(RECORD EXTRACTS Opens)
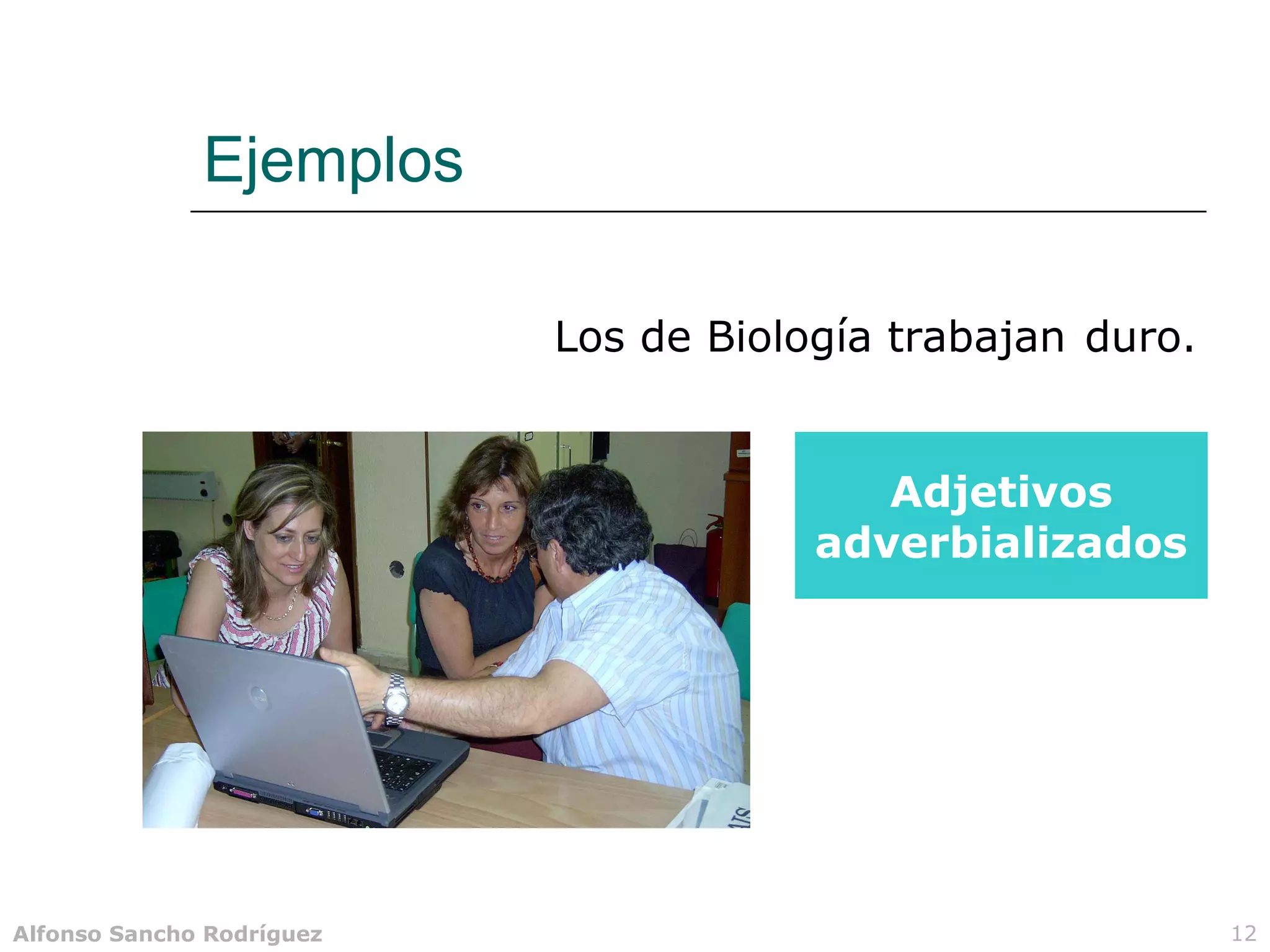 Ejemplos

Los de Biología trabajan duro.

Adjetivos adverbializados

Alfonso Sancho Rodríguez

12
(RECORD EXTRACTS Closes)
• [TASK ITEM]: Beginning at the line that contains "Adjetivos adverbializados" and ending at the last line above, copy each line without any change.

• [REPLY TO THE TASK]:
Adjetivos adverbializados

Alfonso Sancho Rodríguez

12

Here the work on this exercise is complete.